To the contrary, we work every day to train and assist Vermont’s hard-working city and town clerks who administer the voter registration process to ensure that only eligible Vermont residents are added to and remain on the voter checklist. The authority to add/delete people from the voter checklist resides with the clerks and Boards of Civil Authority (BCA).
As the chief election official in Vermont, my most important responsibility is to ensure that all elections are free and without corruption.
However, unlike Ms. Bucknam and others who seek to sow mistrust in our elections process, I am confident that Vermont’s local city and town clerks and BCA members take their responsibilities seriously — including their responsibility to ensure that only eligible Vermont residents are placed on, and remain on, the voter checklists. We have no evidence or indication of a widespread issue in Vermont of non-residents remaining registered and voting in Vermont elections.

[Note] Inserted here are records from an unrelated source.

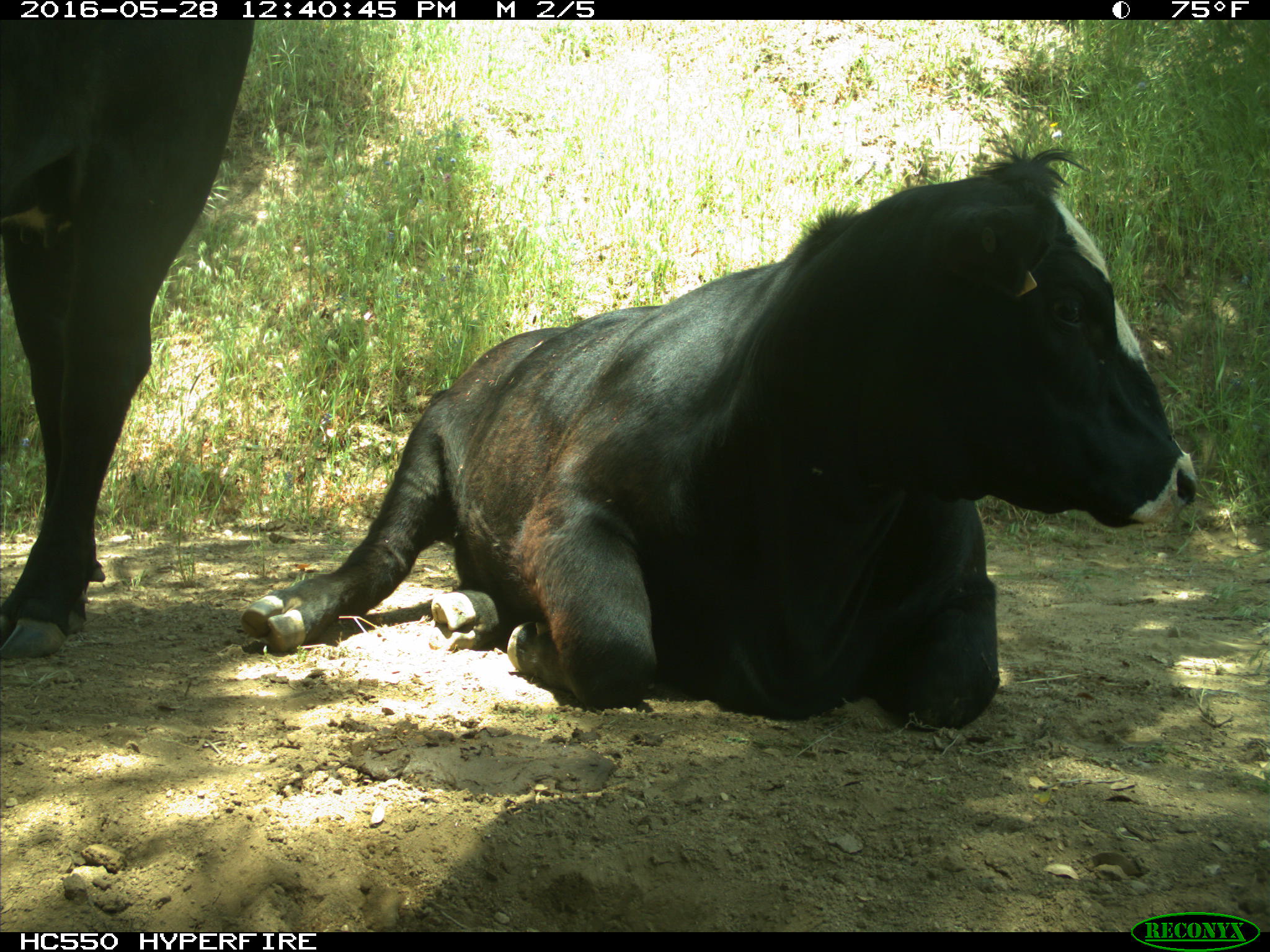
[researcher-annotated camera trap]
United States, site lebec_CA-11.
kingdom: Animalia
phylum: Chordata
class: Mammalia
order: Artiodactyla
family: Bovidae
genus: Bos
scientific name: Bos taurus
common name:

Ms. Bucknam’s editorial references a recent case involving the Town of Victory in which Superior Court Judge Thomas Devine concluded that certain individuals on the Victory voter checklist were not residents of the town and ordered them removed from the checklist. She somehow fails to mention that she was the attorney who represented the plaintiff in this case, a fact which adds important context to her presentation of the facts and conclusions.
Judge Devine’s legal analysis can be summed up by his conclusion that a person claiming residency in a Vermont town must show BOTH an intent to be a permanent resident of that town, coupled with actions sufficient to support that intent. As the judge wrote, “Expressed intent must be viewed in light of the other objective evidence” and that “neither residency or intent alone is enough to establish [domicile].”
Ms. Bucknam points to language contained in guidance on our website stating “the law creates a subjective standard,” and claims this is an “erroneous directive” advising “that individuals with a subjective intent to move to a town are eligible to vote.”
Not surprisingly, she took this language entirely out of context. The complete paragraph on our website from which she extracted a single line to support her argument reads:
The law creates a subjective standard. This means that it is the voter’s intent and actions that determine residency, not how many nights a year the voter sleeps in town. A voter who has more than one home must decide which one is his or her “principal” dwelling place.
As Judge Devine stated, “Expressed intent must be viewed in light of the other objective evidence.”
Directly contrary to Ms. Bucknam’s claims, the language on our website actually mirrors and confirms the judge’s decision, and has done so since long before the judge’s decision.
The law itself, which I am bound to enforce, requires in its plain language: “an act or acts consistent with that intent.” I have always been clear that objective actions and evidence of the same must be present to support a person’s stated intent to make a town their primary residence.
The residency determination should be made on a case-by-case basis, looking at the facts and intentions of the particular individual — the subject of the application. Merriam Webster’s fourth definition for the term “subjective” is “peculiar to a particular individual.” It is in precisely this way that the term subjective is used in the guidance on my website — on a case-by-case basis, particular to an individual’s specific circumstance.
Again, this guidance is wholly in line with Judge Devine’s decision in the Victory matter. As the judge states in his decision, “[A] determination of domicile necessarily considers the state of mind of an interested party.” Ms. Bucknam can extract pieces of the language from both my website and the judge’s decision in order to conclude that my directives are erroneous, but that doesn’t make it true.
Finally, Ms. Bucknam also asserts that my advice regarding the right of college students to register and vote in the town where they are attending college is contrary to the law and the court’s decision.
As an attorney, Ms. Bucknam should take the time to research the well-established line of court cases that have established the right of college students to vote. Denying those attending college in Vermont the right to register and vote in the town where they are attending school would most likely be overturned by the courts. Ms. Bucknam should do her legal research.